Postgraduate taught 

Music Industries MLitt

FAQs for Chinese applicants

FAQs for Chinese applicants

1. Why should I choose the University of Glasgow’s Popular Music Studies (PMS) programme rather than other conservatories? What are the advantages?

First, it is important to note that PMS is a relatively broad field of study, which encompasses a range of different approaches and methodologies. So instead of the purely musical approach of many conservatories, the University of Glasgow programmes offer a range of approaches, including looking at the music industries industrially, looking at popular music’s social roles and looking at creativity in popular music. The variety of options available mean that the PMS programmes have something to offer everyone with an interest in popular music.

Another result of the diverse range of approaches is that a musical background is not necessarily required to join the programmes, because that they are based on the  socio-cultural activities around popular music as well as the music itself.

It is also important to note that the Chinese popular music industries are experiencing serious recruitment issues in areas such as copyright, the survival of independent labels, and the transformation from traditional recording to digital and streaming era. All of these topics are covered in the PMS programmes.

In addition there is a group of excellent professors and researchers in this field (such as Dr John Williamson), whose expertise and experience are the ultimate guarantee for the quality of the programme.

Finally, Glasgow is well known for its vibrant popular music scene and is a UNESCO City of Music.

Q2. What does the programme mainly consist of?

A: The Music Industries M.Litt begins in Semester 1 with two courses: An Introduction to Popular Music Studies and a Working in the Music Industries Since 1800. These introduce the programme. In Semester two students undertake a course on the Contemporary Music Industries and a Placement project with a local music company involving working with industry professionals on a research project. This is a unique part of the Glasgow programme. Following the taught courses a dissertation project of 20,000 words is undertaken.

Q3. What about the teaching format? Is it completely different from China?

A: The course is taught via a series of lectures each one of which is focused on the particular topics. Relevant readings on the weekly topics are assigned to the students before each session. Usually, there are not more than 15 students in class, and students  are free to interact with the lecturer and their fellow students. Students are encouraged  to put forward their own arguments and to engage in discussion of each of the topics is encouraged. While this may vary from traditional Chinese teaching forms, but the classes are designed to be as inclusive as possible.

Q4. Why are four 7s in the IELTS tests required by applicants whose first language is not English?

A: The Four 7s in the IELTS tests as an English language requirement for the programmes is relatively high among universities in the UK. However there are good reasons for insisting on this.  The University of Glasgow is one of the world’s leading universities and seeks to ensure that all students attending it are of the highest calibre, including in their language ability. In addition as Popular Music Studies is an inter-disciplinary field of study which incorporates (amongst other things) culture, economics, and music, these programmes demand particular communication skills. In addition a lot of reading and writing, all in English, is required.

Q5. Can I make the application without four 7s in the IELTS? Is so, what should  I do?

*SUPPLIED INFORMATION*.
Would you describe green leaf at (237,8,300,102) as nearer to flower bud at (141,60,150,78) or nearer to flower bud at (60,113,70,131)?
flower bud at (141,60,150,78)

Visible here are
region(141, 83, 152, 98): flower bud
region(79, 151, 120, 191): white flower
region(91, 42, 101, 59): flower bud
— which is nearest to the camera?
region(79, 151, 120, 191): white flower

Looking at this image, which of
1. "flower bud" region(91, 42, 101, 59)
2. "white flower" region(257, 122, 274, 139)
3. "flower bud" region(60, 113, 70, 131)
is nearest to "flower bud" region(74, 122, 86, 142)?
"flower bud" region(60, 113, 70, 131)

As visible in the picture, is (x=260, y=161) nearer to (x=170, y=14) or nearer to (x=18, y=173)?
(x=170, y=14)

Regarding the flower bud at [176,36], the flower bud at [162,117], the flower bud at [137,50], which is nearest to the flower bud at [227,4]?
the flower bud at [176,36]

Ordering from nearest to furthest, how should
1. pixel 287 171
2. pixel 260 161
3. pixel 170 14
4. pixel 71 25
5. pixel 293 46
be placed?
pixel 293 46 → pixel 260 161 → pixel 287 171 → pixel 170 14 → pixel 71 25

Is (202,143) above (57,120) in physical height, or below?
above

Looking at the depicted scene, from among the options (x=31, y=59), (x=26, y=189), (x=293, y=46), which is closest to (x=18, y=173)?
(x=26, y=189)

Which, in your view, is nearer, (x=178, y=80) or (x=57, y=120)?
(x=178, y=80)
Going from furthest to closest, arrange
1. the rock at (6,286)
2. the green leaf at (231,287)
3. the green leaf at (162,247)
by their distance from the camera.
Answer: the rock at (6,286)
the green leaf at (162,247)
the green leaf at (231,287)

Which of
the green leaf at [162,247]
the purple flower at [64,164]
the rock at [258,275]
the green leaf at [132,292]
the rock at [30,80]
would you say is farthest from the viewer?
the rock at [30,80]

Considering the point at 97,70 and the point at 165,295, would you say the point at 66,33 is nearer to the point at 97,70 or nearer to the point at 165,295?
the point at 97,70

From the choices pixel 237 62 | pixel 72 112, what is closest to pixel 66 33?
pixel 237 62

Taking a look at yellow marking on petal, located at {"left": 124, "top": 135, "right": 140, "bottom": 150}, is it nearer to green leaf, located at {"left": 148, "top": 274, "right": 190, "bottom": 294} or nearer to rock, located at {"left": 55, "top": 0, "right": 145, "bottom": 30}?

*TASK SET*.
1. State whether each statement agrees with the FAQ for Chinese applicants, answering yes or no and quoting the words from it that decide each one.
(a) Applicants must have a musical background to join the programmes.
(b) Classes usually have no more than 15 students.
(c) The dissertation project is 10,000 words long.
2. Answer these questions using the FAQ for Chinese applicants.
(a) Which UNESCO title does Glasgow hold?
(b) What IELTS scores are required of applicants whose first language is not English?
(c) Who is given as an example of the professors and researchers in the field?
3. Reproduce the section of the FAQ for Chinese applicants starting at "A: The Music" and ending at "words is undertaken.".
The material above is separate from the FAQ for Chinese applicants.

*OUTPUTS IN ORDER*.
1.
(a) No: "a musical background is not necessarily required to join the programmes"
(b) Yes: "Usually, there are not more than 15 students in class"
(c) No: "a dissertation project of 20,000 words is undertaken"

2.
(a) UNESCO City of Music
(b) Four 7s
(c) Dr John Williamson

3.
A: The Music Industries M.Litt begins in Semester 1 with two courses: An Introduction to Popular Music Studies and a Working in the Music Industries Since 1800. These introduce the programme. In Semester two students undertake a course on the Contemporary Music Industries and a Placement project with a local music company involving working with industry professionals on a research project. This is a unique part of the Glasgow programme. Following the taught courses a dissertation project of 20,000 words is undertaken.